Observability¶

Three browser tabs cover the full diagnostic surface for the agent stack. One command opens all three.

make observe

Opens Jaeger (:16686), Prometheus (:9090), and Dozzle (:8888) in your default browser. Cross-platform (Linux, macOS, Windows, WSL2 — see scripts/observe.py for the platform handling).

Mental model¶

Pane	Category	The question it answers
Jaeger	traces	Where did this request go? — A2A hops, MCP tool calls, full pipeline timing
Prometheus	metrics	How often / how slow? — rates, durations, percentile latencies
Dozzle	logs	What is THIS agent saying right now? — per-container live tail

Trace → flow.

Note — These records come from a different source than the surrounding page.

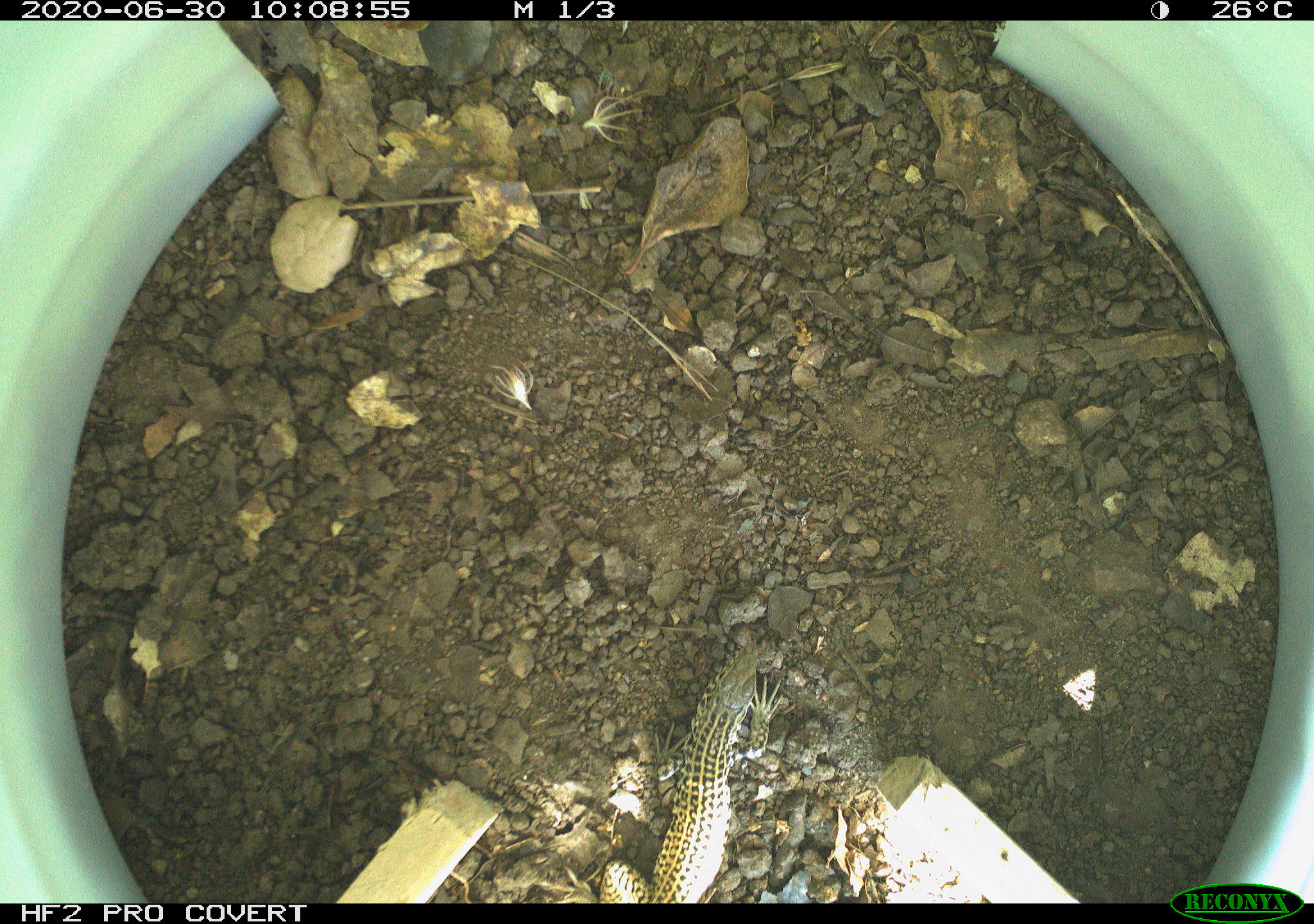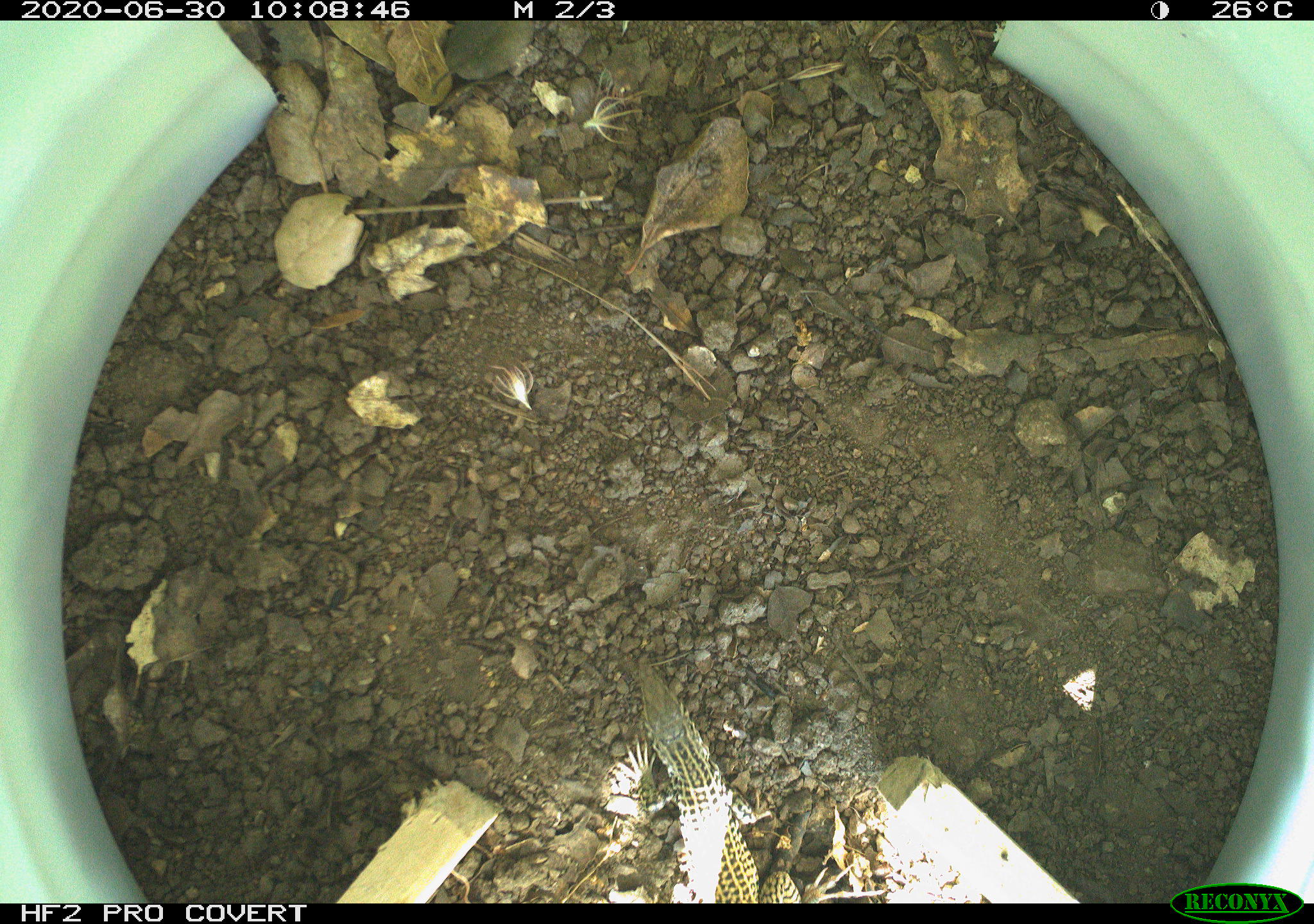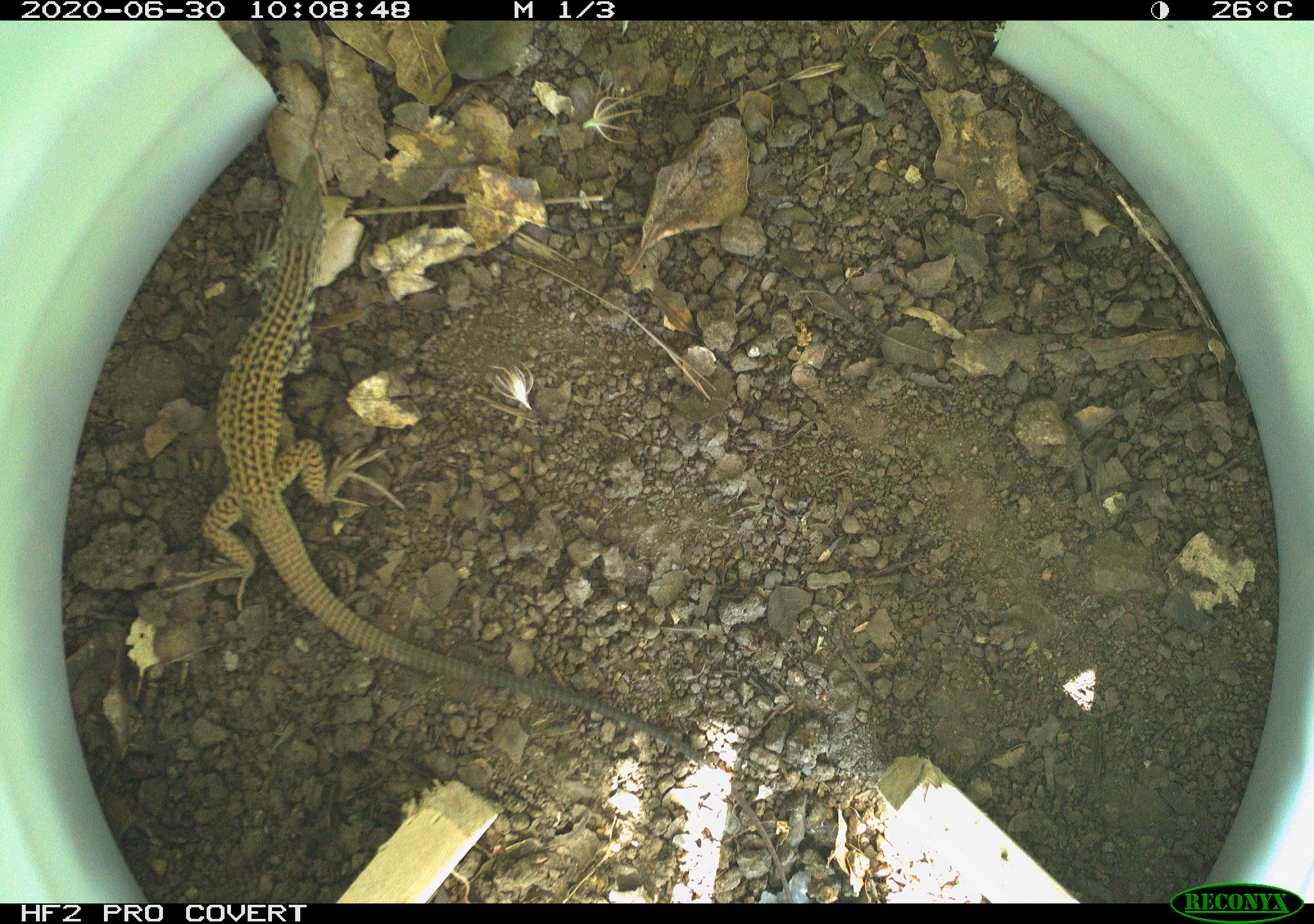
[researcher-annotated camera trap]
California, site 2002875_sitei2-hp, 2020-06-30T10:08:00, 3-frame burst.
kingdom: Animalia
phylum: Chordata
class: Reptilia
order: Squamata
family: Teiidae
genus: Aspidoscelis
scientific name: Aspidoscelis tigris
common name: western whiptail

Metric → aggregate. Log → narrative. If you read only one column, you should still know which tab to click.

Cross-tool linking¶

Every log line emitted inside an OpenTelemetry span context carries the active trace ID:

2026-04-27 11:36:17 [techne] INFO [trace=750edeb816c2fa5eab9b2261945b1c10]: write_file ok

So the cross-pane jump is direct:

Spot a slow span in Jaeger → copy its trace ID from the URL or the trace header.
Paste it into Dozzle's filter as trace=<id>.
The exact log lines emitted during that trace return — across every container that touched it.

Lines emitted outside any span (startup chatter, pre-request setup) render with the bare format and skip the trace block entirely, so non-traced lines don't pad the output with 32 zeros.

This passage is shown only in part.